Image-linked spatial questions.
----

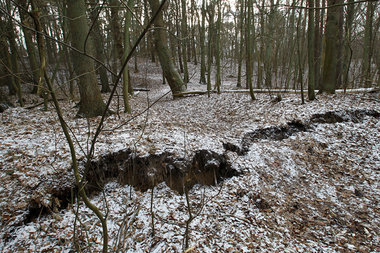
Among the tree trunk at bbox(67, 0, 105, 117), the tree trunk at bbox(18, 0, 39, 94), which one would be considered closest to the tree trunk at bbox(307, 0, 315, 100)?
the tree trunk at bbox(67, 0, 105, 117)

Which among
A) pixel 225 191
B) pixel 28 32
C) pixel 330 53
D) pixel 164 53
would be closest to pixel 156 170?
pixel 225 191

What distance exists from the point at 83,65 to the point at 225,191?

----

Rewrite all of the records above with "closest" switched to "nearest" and everything else left unchanged, and leave the pictures out of your answer.

RESULT.
Among the tree trunk at bbox(67, 0, 105, 117), the tree trunk at bbox(18, 0, 39, 94), which one would be considered nearest to the tree trunk at bbox(307, 0, 315, 100)?
the tree trunk at bbox(67, 0, 105, 117)

Which among
A) pixel 225 191
B) pixel 28 32
C) pixel 330 53
D) pixel 164 53
would be nearest to pixel 156 170?
pixel 225 191

What distance exists from the point at 83,65 to the point at 225,191?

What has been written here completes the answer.